Ja akurat jestem odwrotnym przypadkiem. Staram się odżywiać zdrowo, ale nie jestem na żadnej diecie. Pracuję w laboratorium, więc cały dzień jestem w ruchu naturalnym, ponadto do pracy idę i wracam pieszo. W lecie gdy tylko możliwe, weekendy spędzam na rowerze. I pomimo tych wielu godzin w ruchu, czuję że moje ciało potrzebuje aktywności fizycznej innego rodzaju, więc od kilku miesięcy staram się ćwiczyć jogę. I wiem, że nie jest to idealne rozwiązanie, pewnie mi akurat przydałaby się ta “siłownia”, by wzmocnić ciało i mięśnie, ale w chwili obecnej tego nie czuję i nie chcę się zmuszać. I jest mi z tym dobrze póki co ????
Pracuje w małej wsi, mam 800 metrów do pracy. Wzbudzam ogromne zainteresowanie tym, ze chodzę do pracy pieszo bądź jeżdżę rowerem… Zastanawiam się gdzie ten świat zmierza skoro większość osób, mając 800 metrów do pracy (jak ja) wsiada do samochodu? A potem zastanawiają się dlaczego tak często chorują?
Pozdrawiam
To, co piszesz bardzo mi przypomina coś, co przeczytałam w książce pt. “Ikigai”, a potem usłyszałam na temat badań nad długowiecznymi społecznościami.
Jest takich kilka na całym świecie, m.in. właśnie na Okinawie, o tej społeczności opowiada “Ikigai”

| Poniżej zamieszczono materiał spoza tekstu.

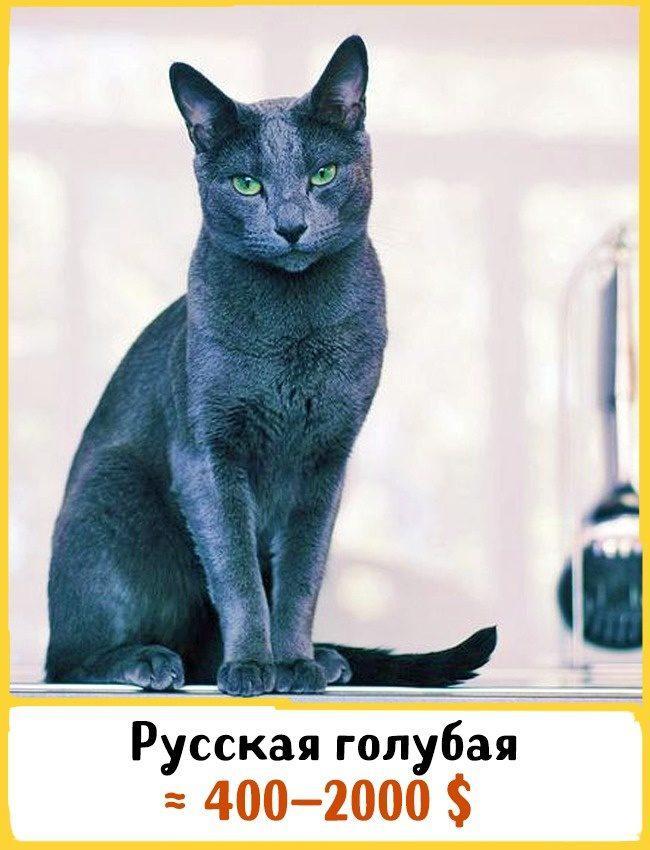 20 самых дорогих кошек в мире! | 8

Ludzie, którzy żyją długo, a nawet bardzo długo, jak na nasze współczesne standardy, w dobrym zdrowiu i sprawni i samodzielni, żyją zwyczajnie.
Sekret ich długowieczności tkwi właśnie w takim ruchu, o którym piszesz. Nie uprawiają sportów, nie ćwiczą specjalnie, ale dużo chodzą, do pracy, do sklepu w odwiedziny na piesze wycieczki, jeżdżą na rowerach, pływają dla przyjemności, uprawiają ogródki.
Spędzają dużo czasu w towarzystwie przyjaciół i rodziny, pomagają sobie, jedzą zdrowo i nie przejadają się. Nie jedzą sztucznych słodyczy ale nie jest to wynik presji, tylko po prostu zawsze tak jedli.
I każda z tych społeczności wierzy. W zależności od miejsca, kultury w coś innego, ale ta wiara jest ważna.
Nie wiem czy u Ciebie to intuicja czy czymś się inspirujesz, ale tak czy inaczej, bardzo się cieszę, że do Ciebie trafiłam Kasiu.
Bardzo się cieszę, że znalazłam Cię w Internecie. Ta kulturalna zalewa dotycząca bycia fit w sensie ćwiczeń co drugi dzień, spalania, siłowni, bardzo mnie przytłacza. Moje ciało po prostu tego nie znosi. Lubię chodzić, jeździć na rowerze, pływać, tańczyć i właśnie się rozciągać 🙂 To, co przekazujesz, bardzo do mnie trafia, ma sens. Dzięki!
Hej Tamaro, bardzo się cieszę! Taki był sens i cel założenie przeze mnie tej strony i pokazywania podejścia do ruchu właśnie w taki sposób. Spaceruj, pływaj, tańcz i nie przejmuj się tym, co Cię pozornie otacza. Ruch jest wszędzie, jest przejawem naszej życiowej energii.